§ **Exercise**
Extend the essay about robins nesting in a porch fern basket, picking up right after its final sentence.
(Document text begins)
Anxious and Hungry

For Wilshire Baptist Church

There’s been a flurry of activity on our front porch in recent days. We have seven ferns in hanging baskets and the birds have been all over them. We’ve seen doves and finches fighting over baskets with loud shrieks and flapping wings, but the calm center of attention has been a pair of robins who built a nest in the basket closest to our front door. 

One evening while LeAnn was on a Zoom call, I looked out the window and noticed the basket was vacant, so I grabbed my phone and selfie stick and took a quick peek. I hit the video button and raised the phone up over the nest and held it there for a moment, unable to see what I was getting. But when I brought it back down and touched the play button, I almost lost my breath when I saw four perfect, light blue eggs. Two days later, while the parents were away, I peeked again and recorded four little hatchlings in a sort of slow-motion quiver.

The point is that while you and I are sheltering in place, the world is still turning. Spring is still happening. “All nature sings,” as the hymn goes.
(Document text ends)
(Records supplied begins)
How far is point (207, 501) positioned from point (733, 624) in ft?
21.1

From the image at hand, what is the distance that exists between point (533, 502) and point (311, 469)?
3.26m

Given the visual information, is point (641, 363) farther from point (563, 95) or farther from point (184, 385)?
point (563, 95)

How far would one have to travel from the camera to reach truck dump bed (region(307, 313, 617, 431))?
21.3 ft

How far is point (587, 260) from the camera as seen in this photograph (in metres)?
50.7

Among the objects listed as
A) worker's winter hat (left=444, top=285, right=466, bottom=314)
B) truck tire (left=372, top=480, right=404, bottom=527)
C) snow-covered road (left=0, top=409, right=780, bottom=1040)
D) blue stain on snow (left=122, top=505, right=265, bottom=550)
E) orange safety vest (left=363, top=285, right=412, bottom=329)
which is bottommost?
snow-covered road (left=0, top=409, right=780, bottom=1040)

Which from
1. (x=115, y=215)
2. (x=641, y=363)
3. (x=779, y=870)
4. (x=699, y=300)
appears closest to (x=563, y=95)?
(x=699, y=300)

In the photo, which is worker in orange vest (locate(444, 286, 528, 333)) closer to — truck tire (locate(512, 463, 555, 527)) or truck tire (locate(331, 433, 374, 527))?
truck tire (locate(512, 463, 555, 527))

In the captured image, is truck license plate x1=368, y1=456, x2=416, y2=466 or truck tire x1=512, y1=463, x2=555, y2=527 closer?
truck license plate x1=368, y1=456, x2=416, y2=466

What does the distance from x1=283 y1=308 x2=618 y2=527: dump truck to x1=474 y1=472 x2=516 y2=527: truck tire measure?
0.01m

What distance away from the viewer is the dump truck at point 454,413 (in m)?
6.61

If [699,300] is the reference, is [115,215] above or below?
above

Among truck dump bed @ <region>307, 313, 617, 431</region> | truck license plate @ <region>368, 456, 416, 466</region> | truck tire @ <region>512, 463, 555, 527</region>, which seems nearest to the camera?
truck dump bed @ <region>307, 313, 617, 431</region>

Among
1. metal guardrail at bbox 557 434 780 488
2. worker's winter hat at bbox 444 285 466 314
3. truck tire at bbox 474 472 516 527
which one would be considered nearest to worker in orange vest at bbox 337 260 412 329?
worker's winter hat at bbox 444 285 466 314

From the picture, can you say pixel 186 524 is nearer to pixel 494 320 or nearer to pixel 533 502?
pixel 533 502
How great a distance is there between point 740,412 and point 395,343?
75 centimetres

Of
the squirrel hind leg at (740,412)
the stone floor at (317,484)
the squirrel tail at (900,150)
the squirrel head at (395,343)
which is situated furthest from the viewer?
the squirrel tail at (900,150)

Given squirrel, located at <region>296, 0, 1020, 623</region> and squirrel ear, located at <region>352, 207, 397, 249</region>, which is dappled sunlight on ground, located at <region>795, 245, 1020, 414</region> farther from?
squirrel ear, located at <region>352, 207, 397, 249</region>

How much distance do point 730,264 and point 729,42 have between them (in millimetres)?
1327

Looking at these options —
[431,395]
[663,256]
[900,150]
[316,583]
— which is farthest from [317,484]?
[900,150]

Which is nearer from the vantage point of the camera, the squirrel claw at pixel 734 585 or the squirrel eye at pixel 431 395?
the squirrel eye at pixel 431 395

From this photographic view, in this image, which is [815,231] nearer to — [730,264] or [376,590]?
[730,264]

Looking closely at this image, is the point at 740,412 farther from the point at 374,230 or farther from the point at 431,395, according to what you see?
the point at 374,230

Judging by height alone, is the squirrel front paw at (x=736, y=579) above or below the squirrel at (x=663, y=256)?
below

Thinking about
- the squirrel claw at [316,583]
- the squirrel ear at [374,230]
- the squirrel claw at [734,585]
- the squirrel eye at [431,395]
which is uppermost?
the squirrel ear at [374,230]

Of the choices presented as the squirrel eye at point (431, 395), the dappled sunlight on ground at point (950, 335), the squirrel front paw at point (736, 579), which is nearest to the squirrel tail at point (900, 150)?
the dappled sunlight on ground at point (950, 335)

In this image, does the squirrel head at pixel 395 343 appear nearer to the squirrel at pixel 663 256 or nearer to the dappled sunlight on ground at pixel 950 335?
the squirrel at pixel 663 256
(Records supplied ends)
§ **Response**
Along with spring and robins, Easter is coming too, and it’s clear we’ll have to celebrate it in a different way this year. There will be no grand processional, no throwing open of the shutters at Wilshire as we sing “Christ the Lord is Risen Today.” Some have suggested that our first Sunday back in church together should be our Easter Sunday this year. It will be a day of celebration, for sure, but I agree with our pastor, who said in a recent Zoom meeting that we should stick to the liturgical calendar and keep Easter where it is. I agree because Easter is not a day to be trifled with, not a day to move around on the calendar to please our desires. Easter should remain set in stone as the day when the stone was rolled away. Besides, I’m sure our very creative Wilshire staff will conceive some meaningful ways for us to celebrate Easter together while we’re apart.

Even so, it’s understandable that we’re anxious to get back to normal. We’re anxious – and we’re hungry.

Wilshire’s Woody Weilage tells me that his Old Testament professor, Dr. William Power, taught that in Genesis 2:7, where it says, “Then the Lord God formed man from the dust of the ground, and breathed into his nostrils the breath of life, and the man became a living being,” the words “living being” mean “a living bundle of appetites,” which in Hebrew is the word “nephesh.” Dr. Power told his class that the best illustration he had of “a living bundle of appetites” was when he looked into a bird nest and saw all the little birds waiting to be fed.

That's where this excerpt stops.